▶ **Reading passage**
It's true that this proposal does much more for package authors than for users. I'm not proposing to require users to run tests for every package. At the same time, I'm sure that on the Linux side, distribution packagers would appreciate wider and more uniform availability of package tests; this proposal would help on both fronts.
How does the inclusion of a "test" option to Cabal allow any substantial benefits to developers over building the package with a build-time flag to enable building a test suite?
Admittedly, you stand to benefit less than a package author without such a complete test suite. At the very least, the proposed 'Test' stanza for the package description file would make it unnecessary for you to worry about recognizing a build-time flag and messing about with UserHooks. (As I said to Rogan, using the 'Test' stanza wouldn't lock you in to a particular framework: you could use it to compile your test suite as-is.) That lowers the barrier to entry for creating test suites so more authors will use them, and that's a substantial benefit. I also envision automated testing being offered as a service for package authors: I would like, e.g., to ensure that my package works correctly on different architectures and platforms, but I don't have the means to acquire all those different machines. Collectively, however, the community does. If we used a standard format for handling test results, we could offer a service where uploaded packages would be compiled and tested on an array of machines. Since we're using a common format, we can write one tool to parse and summarize the results across all those platforms, and authors can immediately see where their packages are failing. Certainly, any single package author could write a tool to do this for any single package's tests, but now we have a common tool everyone can use simply by writing tests. To summarize: everyone's life is easier if we do this bit of plumbing for them. -- Thomas Tuegel

Hello again! Based on the invaluable feedback I've received, I've made some revisions to the proposal I made a few days ago (at the end of this post, after my signature). I apologize for the length of my post, but I'd like once again to solicit feedback on this. Any commentary is very helpful! Thanks! -- Thomas Tuegel Throughout this proposal, examples are given to indicate how a package author would utilize the features proposed here. In all these examples, suppose that the programmer is the author of the 'haskell-foo' package, which exposes the module 'Foo' and has a single test executable, 'foo-tests', using the QuickCheck testing library. Package Description File Syntax The syntax for designating test executables in package description files will be based on the existing syntax for describing executables. Such a stanza in the hypothetical package's description file would look like:
Test foo-tests main-is: foo-tests.hs build-depends: haskell-foo, Cabal, QuickCheck
This example is obviously minimal; this is really an 'Executable' stanza by another name, so any options recognized there would also be valid here. Handling of Test Executables by Cabal The changes proposed here will make it possible to build, test, and install a Cabal package with the usual sequence of commands: $ cabal configure $ cabal build $ cabal test $ cabal install Cabal will recognize two new options during the 'configure' stage: '--enable-tests' and '--disable-tests'. If 'cabal configure' is invoked with the '--enable-tests' option, then any test executables designated in the package description file will be built. For the purposes of the 'configure' and 'build' stages, they will be handled as if they were ordinary executables, i.e., described by 'Executable' stanzas. With tests enabled, the test programs will be executed and their results collected by Cabal during the 'test' stage. If 'cabal configure' is invoked with the '--disable-tests' option (which should be the default if neither option is specified), then test executables designated in the package description file will be ignored, as if the 'Test' stanza were absent. Any attempt to invoke the 'test' stage with tests disabled should remind the user of that fact. Regardless of the status of tests (enabled or disabled), the 'install' stage will ignore any executables designated as test suites, since it is not desirable to install the test executables. Collection of Test Results Cabal will provide a standard interface, residing in the module 'Distribution.Test', for running tests independent of the testing library used. A minimal outline of this module looks like:
module Distribution.Test where
type Name = String type Result = Maybe Bool type Info = String type Output = String
-- 'Compiler' and 'ComponentLocalBuildInfo' are already provided by Cabal. -- They are included here to aid in debugging test failures type Report = (Compiler, ComponentLocalBuildInfo, [(Name, Result, Info, Output)])

(Extracted records)
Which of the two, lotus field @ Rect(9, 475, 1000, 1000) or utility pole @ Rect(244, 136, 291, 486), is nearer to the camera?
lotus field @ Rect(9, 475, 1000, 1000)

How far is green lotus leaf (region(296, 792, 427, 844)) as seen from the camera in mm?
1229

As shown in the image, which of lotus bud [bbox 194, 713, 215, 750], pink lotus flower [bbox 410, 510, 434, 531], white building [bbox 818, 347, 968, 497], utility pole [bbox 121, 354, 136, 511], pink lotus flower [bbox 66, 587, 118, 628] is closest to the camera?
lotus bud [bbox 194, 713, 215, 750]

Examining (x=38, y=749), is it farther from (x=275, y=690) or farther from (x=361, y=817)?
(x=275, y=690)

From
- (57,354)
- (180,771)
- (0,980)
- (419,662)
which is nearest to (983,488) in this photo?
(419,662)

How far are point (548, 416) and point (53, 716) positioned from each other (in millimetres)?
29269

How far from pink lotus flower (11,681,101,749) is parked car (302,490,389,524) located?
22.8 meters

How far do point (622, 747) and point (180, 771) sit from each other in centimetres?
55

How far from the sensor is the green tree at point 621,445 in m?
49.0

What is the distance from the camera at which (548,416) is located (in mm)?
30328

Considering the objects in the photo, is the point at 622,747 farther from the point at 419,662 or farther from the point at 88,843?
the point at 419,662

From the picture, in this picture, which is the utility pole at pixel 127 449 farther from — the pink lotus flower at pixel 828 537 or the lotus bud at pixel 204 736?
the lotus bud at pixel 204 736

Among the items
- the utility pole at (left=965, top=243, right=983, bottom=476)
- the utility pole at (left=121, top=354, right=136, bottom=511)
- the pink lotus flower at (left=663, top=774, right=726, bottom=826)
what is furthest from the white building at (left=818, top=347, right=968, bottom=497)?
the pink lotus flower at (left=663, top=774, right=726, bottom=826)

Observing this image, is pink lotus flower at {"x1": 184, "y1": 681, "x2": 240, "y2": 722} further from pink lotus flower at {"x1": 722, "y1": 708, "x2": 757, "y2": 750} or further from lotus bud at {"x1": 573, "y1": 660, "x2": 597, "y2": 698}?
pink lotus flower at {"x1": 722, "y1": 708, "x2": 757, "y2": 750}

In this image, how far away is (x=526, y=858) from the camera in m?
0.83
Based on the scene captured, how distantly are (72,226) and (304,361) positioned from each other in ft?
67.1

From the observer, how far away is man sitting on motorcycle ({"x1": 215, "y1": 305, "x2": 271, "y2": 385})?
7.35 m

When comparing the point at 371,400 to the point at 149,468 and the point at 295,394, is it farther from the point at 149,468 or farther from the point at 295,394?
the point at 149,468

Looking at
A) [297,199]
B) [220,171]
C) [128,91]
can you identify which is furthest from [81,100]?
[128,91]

▶ **Instructions to follow**
Transcribe the passage of the Cabal test suite discussion starting at "How does the" and ending at "a test suite?".

▶ **Answer to the problem**
How does the inclusion of a "test" option to Cabal allow any substantial benefits to developers over building the package with a build-time flag to enable building a test suite?